Extracted information:

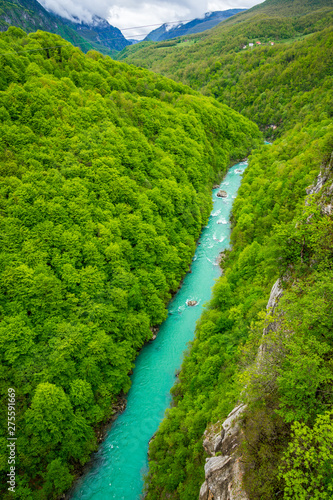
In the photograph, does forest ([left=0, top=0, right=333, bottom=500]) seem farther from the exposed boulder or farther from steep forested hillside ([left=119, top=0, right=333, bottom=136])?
steep forested hillside ([left=119, top=0, right=333, bottom=136])

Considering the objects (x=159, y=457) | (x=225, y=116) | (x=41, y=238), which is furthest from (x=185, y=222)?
(x=225, y=116)

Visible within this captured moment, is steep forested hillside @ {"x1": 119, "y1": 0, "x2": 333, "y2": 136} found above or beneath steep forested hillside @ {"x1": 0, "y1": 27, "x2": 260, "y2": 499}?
above

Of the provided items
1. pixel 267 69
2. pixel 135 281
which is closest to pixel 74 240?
pixel 135 281

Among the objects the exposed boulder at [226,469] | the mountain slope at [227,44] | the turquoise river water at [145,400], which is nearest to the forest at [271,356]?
the exposed boulder at [226,469]

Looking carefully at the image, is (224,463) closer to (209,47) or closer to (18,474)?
(18,474)

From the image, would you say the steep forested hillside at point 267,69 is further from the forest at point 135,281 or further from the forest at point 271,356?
the forest at point 271,356

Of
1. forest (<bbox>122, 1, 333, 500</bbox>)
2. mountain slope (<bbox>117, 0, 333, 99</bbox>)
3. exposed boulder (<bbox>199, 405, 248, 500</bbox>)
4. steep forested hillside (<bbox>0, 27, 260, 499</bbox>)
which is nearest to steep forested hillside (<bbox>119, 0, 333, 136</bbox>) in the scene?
mountain slope (<bbox>117, 0, 333, 99</bbox>)
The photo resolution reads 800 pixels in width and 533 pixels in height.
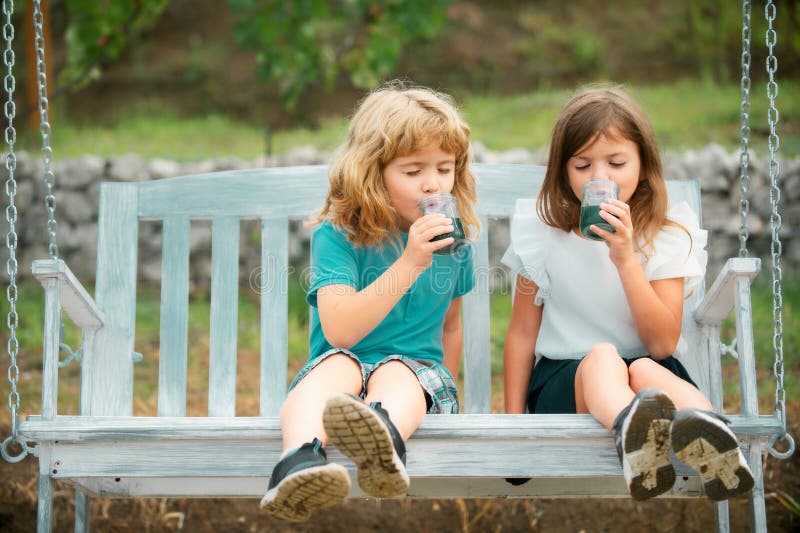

Task directions: Can you render the records above as a JSON list of strings, with one string per line, blank lines skipped, and the pictures left out?

Correct response:
[
  "In the photograph, does forest ([left=0, top=0, right=333, bottom=500]) seem farther from the exposed boulder or farther from steep forested hillside ([left=119, top=0, right=333, bottom=136])?",
  "steep forested hillside ([left=119, top=0, right=333, bottom=136])",
  "Considering the objects (x=159, y=457) | (x=225, y=116) | (x=41, y=238), which is furthest from (x=185, y=222)?",
  "(x=225, y=116)",
  "Visible within this captured moment, is steep forested hillside @ {\"x1\": 119, \"y1\": 0, \"x2\": 333, \"y2\": 136} found above or beneath steep forested hillside @ {\"x1\": 0, \"y1\": 27, \"x2\": 260, \"y2\": 499}?",
  "above",
  "Of the provided items",
  "1. pixel 267 69",
  "2. pixel 135 281",
  "which is closest to pixel 74 240?",
  "pixel 135 281",
  "Among the objects the exposed boulder at [226,469] | the mountain slope at [227,44] | the turquoise river water at [145,400], which is nearest to the forest at [271,356]?",
  "the exposed boulder at [226,469]",
  "Looking carefully at the image, is (224,463) closer to (209,47) or closer to (18,474)?",
  "(18,474)",
  "From the image, would you say the steep forested hillside at point 267,69 is further from the forest at point 135,281 or further from the forest at point 271,356?",
  "the forest at point 271,356",
  "Of",
  "1. forest (<bbox>122, 1, 333, 500</bbox>)",
  "2. mountain slope (<bbox>117, 0, 333, 99</bbox>)",
  "3. exposed boulder (<bbox>199, 405, 248, 500</bbox>)",
  "4. steep forested hillside (<bbox>0, 27, 260, 499</bbox>)",
  "which is nearest to steep forested hillside (<bbox>119, 0, 333, 136</bbox>) in the scene?",
  "mountain slope (<bbox>117, 0, 333, 99</bbox>)",
  "The photo resolution reads 800 pixels in width and 533 pixels in height."
]